Objective: Render the listing below as a numbered list with every line included, blank lines omitted and the pictures left out.

== Information shown ==

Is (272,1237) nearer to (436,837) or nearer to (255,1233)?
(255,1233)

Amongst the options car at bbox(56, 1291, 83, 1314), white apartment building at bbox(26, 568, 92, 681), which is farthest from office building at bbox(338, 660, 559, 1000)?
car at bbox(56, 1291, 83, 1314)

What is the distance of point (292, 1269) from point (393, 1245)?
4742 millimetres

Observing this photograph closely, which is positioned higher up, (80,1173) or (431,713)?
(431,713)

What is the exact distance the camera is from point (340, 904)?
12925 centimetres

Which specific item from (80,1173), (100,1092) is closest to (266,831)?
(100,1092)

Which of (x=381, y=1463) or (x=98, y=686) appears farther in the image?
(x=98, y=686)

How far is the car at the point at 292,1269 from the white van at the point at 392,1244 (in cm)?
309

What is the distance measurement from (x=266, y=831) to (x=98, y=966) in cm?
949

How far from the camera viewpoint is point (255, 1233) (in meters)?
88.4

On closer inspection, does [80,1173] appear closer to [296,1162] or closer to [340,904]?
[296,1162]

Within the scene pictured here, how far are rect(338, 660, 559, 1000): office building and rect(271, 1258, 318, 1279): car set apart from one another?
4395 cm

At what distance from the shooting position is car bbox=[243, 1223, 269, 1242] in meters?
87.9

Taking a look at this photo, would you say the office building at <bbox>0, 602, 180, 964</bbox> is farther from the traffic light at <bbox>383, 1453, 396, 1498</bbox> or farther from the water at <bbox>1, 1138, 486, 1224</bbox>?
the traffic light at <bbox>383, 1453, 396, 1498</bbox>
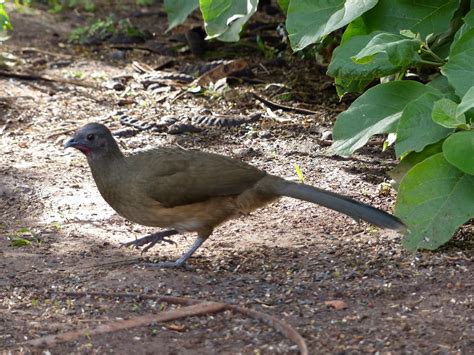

===

Right answer:
1. Is (272,1237) nearer to (436,837) or nearer to (255,1233)?
2. (255,1233)
3. Amongst the options car at bbox(56, 1291, 83, 1314), white apartment building at bbox(26, 568, 92, 681), which is farthest from office building at bbox(338, 660, 559, 1000)?
4. car at bbox(56, 1291, 83, 1314)
5. What is the distance of point (292, 1269) from point (393, 1245)?
6. 4742 millimetres
7. Observing this photograph closely, which is positioned higher up, (80,1173) or (431,713)?
8. (431,713)
9. What is the exact distance the camera is from point (340, 904)?
10. 12925 centimetres
11. Which specific item from (80,1173), (100,1092) is closest to (266,831)?
12. (100,1092)
13. Which of (x=381, y=1463) or (x=98, y=686) appears farther in the image?
14. (x=98, y=686)
15. How far is the car at the point at 292,1269 from the white van at the point at 392,1244 (in cm)?
16. 309
17. What is the distance measurement from (x=266, y=831) to (x=98, y=966) in cm?
18. 949
19. How far from the camera viewpoint is point (255, 1233) (in meters)?
20. 88.4
21. On closer inspection, does [80,1173] appear closer to [296,1162] or closer to [340,904]?
22. [296,1162]
23. Within the scene pictured here, how far are rect(338, 660, 559, 1000): office building and rect(271, 1258, 318, 1279): car set apart from one another?
24. 4395 cm
25. At what distance from the shooting position is car bbox=[243, 1223, 269, 1242] in meters?
26. 87.9
27. Taking a look at this photo, would you say the office building at <bbox>0, 602, 180, 964</bbox> is farther from the traffic light at <bbox>383, 1453, 396, 1498</bbox> or farther from the water at <bbox>1, 1138, 486, 1224</bbox>?
28. the traffic light at <bbox>383, 1453, 396, 1498</bbox>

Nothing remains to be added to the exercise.